Spatial question entries

<<<<

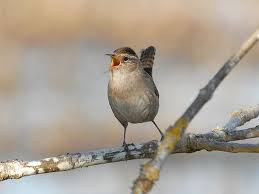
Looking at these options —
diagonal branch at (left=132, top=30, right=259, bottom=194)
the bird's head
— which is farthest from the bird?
diagonal branch at (left=132, top=30, right=259, bottom=194)

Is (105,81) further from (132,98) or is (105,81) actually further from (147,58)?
(132,98)

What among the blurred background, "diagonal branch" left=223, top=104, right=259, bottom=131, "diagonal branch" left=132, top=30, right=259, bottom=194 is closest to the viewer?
"diagonal branch" left=132, top=30, right=259, bottom=194

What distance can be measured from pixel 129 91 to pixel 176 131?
2.49 metres

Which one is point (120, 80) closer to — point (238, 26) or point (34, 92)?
point (34, 92)

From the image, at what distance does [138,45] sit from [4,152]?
305 cm

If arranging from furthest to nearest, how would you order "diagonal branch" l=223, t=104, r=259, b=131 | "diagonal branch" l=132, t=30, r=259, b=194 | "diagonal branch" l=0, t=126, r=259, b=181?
"diagonal branch" l=223, t=104, r=259, b=131 < "diagonal branch" l=0, t=126, r=259, b=181 < "diagonal branch" l=132, t=30, r=259, b=194

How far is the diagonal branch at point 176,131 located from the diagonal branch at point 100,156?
1.12 metres

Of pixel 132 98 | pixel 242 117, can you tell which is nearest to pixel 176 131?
pixel 242 117

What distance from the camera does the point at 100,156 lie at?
3.75m

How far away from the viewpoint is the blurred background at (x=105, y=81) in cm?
879

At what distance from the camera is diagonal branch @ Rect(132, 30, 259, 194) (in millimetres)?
2330

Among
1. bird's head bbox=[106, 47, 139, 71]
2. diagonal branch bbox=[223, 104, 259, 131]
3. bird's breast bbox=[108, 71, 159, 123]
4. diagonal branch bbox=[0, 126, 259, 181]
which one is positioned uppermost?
bird's head bbox=[106, 47, 139, 71]

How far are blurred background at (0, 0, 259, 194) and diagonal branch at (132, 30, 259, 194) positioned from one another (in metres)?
5.58

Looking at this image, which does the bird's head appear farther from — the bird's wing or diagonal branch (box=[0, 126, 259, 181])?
diagonal branch (box=[0, 126, 259, 181])
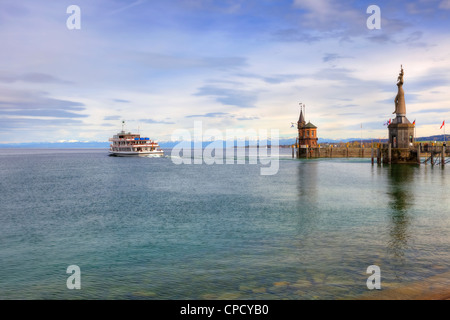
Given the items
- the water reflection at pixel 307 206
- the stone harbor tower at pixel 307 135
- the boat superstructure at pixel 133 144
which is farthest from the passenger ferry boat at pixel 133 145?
the water reflection at pixel 307 206

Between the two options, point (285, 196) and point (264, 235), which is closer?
point (264, 235)

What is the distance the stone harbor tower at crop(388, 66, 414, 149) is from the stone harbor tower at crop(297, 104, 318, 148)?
38500 millimetres

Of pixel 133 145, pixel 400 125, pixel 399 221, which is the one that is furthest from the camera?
pixel 133 145

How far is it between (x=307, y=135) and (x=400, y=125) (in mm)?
43449

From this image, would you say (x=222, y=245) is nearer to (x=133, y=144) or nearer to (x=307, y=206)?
(x=307, y=206)

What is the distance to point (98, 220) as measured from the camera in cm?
2770

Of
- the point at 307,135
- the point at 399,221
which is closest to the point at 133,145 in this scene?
the point at 307,135

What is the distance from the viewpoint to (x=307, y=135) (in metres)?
116

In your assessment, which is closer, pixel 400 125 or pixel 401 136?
pixel 400 125
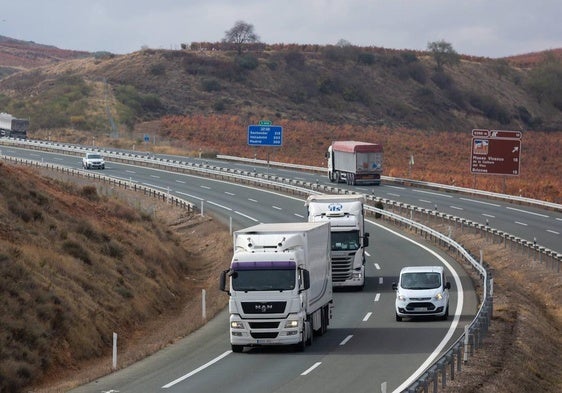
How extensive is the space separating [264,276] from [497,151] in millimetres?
46696

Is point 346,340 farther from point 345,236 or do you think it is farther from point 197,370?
point 345,236

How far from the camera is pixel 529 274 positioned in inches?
1897

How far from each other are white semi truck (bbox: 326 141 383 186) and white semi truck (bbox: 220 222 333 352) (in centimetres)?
5214

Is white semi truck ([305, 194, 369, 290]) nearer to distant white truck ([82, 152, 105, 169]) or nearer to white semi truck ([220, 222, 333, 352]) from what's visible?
white semi truck ([220, 222, 333, 352])

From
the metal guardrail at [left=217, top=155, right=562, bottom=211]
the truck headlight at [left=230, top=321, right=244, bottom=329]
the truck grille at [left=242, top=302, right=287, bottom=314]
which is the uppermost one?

>>>>

__Exercise brief__. Return the listing above in full and without alteration, excluding its pictures.

__Response__.
Looking at these options —
diagonal branch at (left=132, top=30, right=259, bottom=194)
the bird's head
— which is farthest from the bird?
diagonal branch at (left=132, top=30, right=259, bottom=194)

Is (105,81) further from (132,98) or is (105,81) actually further from (147,58)?
(132,98)

What among the blurred background, "diagonal branch" left=223, top=104, right=259, bottom=131, "diagonal branch" left=132, top=30, right=259, bottom=194 is closest to the viewer?
"diagonal branch" left=132, top=30, right=259, bottom=194

What distance can be measured from pixel 129 91 to pixel 176 131?
2.49 metres

Which one is point (120, 80) closer to — point (238, 26) or point (34, 92)?
point (34, 92)

From the image, at what distance does [138,45] sit from [4,152]?
305 cm

If arranging from furthest to nearest, how would you order "diagonal branch" l=223, t=104, r=259, b=131 | "diagonal branch" l=132, t=30, r=259, b=194 | "diagonal branch" l=0, t=126, r=259, b=181?
"diagonal branch" l=223, t=104, r=259, b=131 < "diagonal branch" l=0, t=126, r=259, b=181 < "diagonal branch" l=132, t=30, r=259, b=194

How far is the diagonal branch at point 176,131 located from the diagonal branch at point 100,156?
1.12 metres

Of pixel 132 98 | pixel 242 117, can you tell which is nearest to pixel 176 131?
pixel 242 117

What distance from the camera does the point at 100,156 lie at?
3.75m

How far away from the viewpoint is the blurred background at (x=105, y=81) in cm?
879

At what distance from the camera is diagonal branch @ Rect(132, 30, 259, 194) (in millimetres)?
2330

Among
1. bird's head bbox=[106, 47, 139, 71]
2. diagonal branch bbox=[223, 104, 259, 131]
3. bird's breast bbox=[108, 71, 159, 123]
4. diagonal branch bbox=[0, 126, 259, 181]
which one is positioned uppermost?
bird's head bbox=[106, 47, 139, 71]

How far are blurred background at (0, 0, 259, 194) and diagonal branch at (132, 30, 259, 194) positioned from one another (in metres)?
5.58

Looking at this image, which does the bird's head appear farther from — the bird's wing or diagonal branch (box=[0, 126, 259, 181])?
diagonal branch (box=[0, 126, 259, 181])
Given the items
- the water reflection at pixel 307 206
- the stone harbor tower at pixel 307 135
- the boat superstructure at pixel 133 144
which is farthest from the passenger ferry boat at pixel 133 145?
the water reflection at pixel 307 206

Between the two options, point (285, 196) and point (264, 235), which is closer?
point (264, 235)

What is the distance the stone harbor tower at crop(388, 66, 414, 149) is from the stone harbor tower at crop(297, 104, 318, 148)?
38500 millimetres

Of pixel 133 145, pixel 400 125, pixel 399 221, which is the one that is furthest from the camera?
pixel 133 145

How far is it between (x=307, y=135) and (x=400, y=125) (in mm)?
43449

From this image, would you say (x=222, y=245) is nearer to (x=133, y=144) or nearer to (x=307, y=206)?
(x=307, y=206)

What is the distance to point (98, 220) as measured from the camera in cm?
2770

Of
- the point at 307,135
- the point at 399,221
which is closest to the point at 133,145 in this scene?
the point at 307,135

What is the distance from the viewpoint to (x=307, y=135) (in metres)?
116

In your assessment, which is closer, pixel 400 125 or pixel 401 136?
pixel 400 125
How extensive is the space separating [264,276] from [497,151] in millimetres?
46696

Is point 346,340 farther from point 345,236 or do you think it is farther from point 197,370?
point 345,236

How far from the camera is pixel 529 274 positioned in inches?
1897

How far from each other are white semi truck (bbox: 326 141 383 186) and white semi truck (bbox: 220 222 333 352) (in centimetres)?
5214

Is white semi truck ([305, 194, 369, 290]) nearer to distant white truck ([82, 152, 105, 169]) or nearer to white semi truck ([220, 222, 333, 352]) from what's visible?
white semi truck ([220, 222, 333, 352])

From
the metal guardrail at [left=217, top=155, right=562, bottom=211]
the truck headlight at [left=230, top=321, right=244, bottom=329]
the truck grille at [left=242, top=302, right=287, bottom=314]
which is the uppermost one?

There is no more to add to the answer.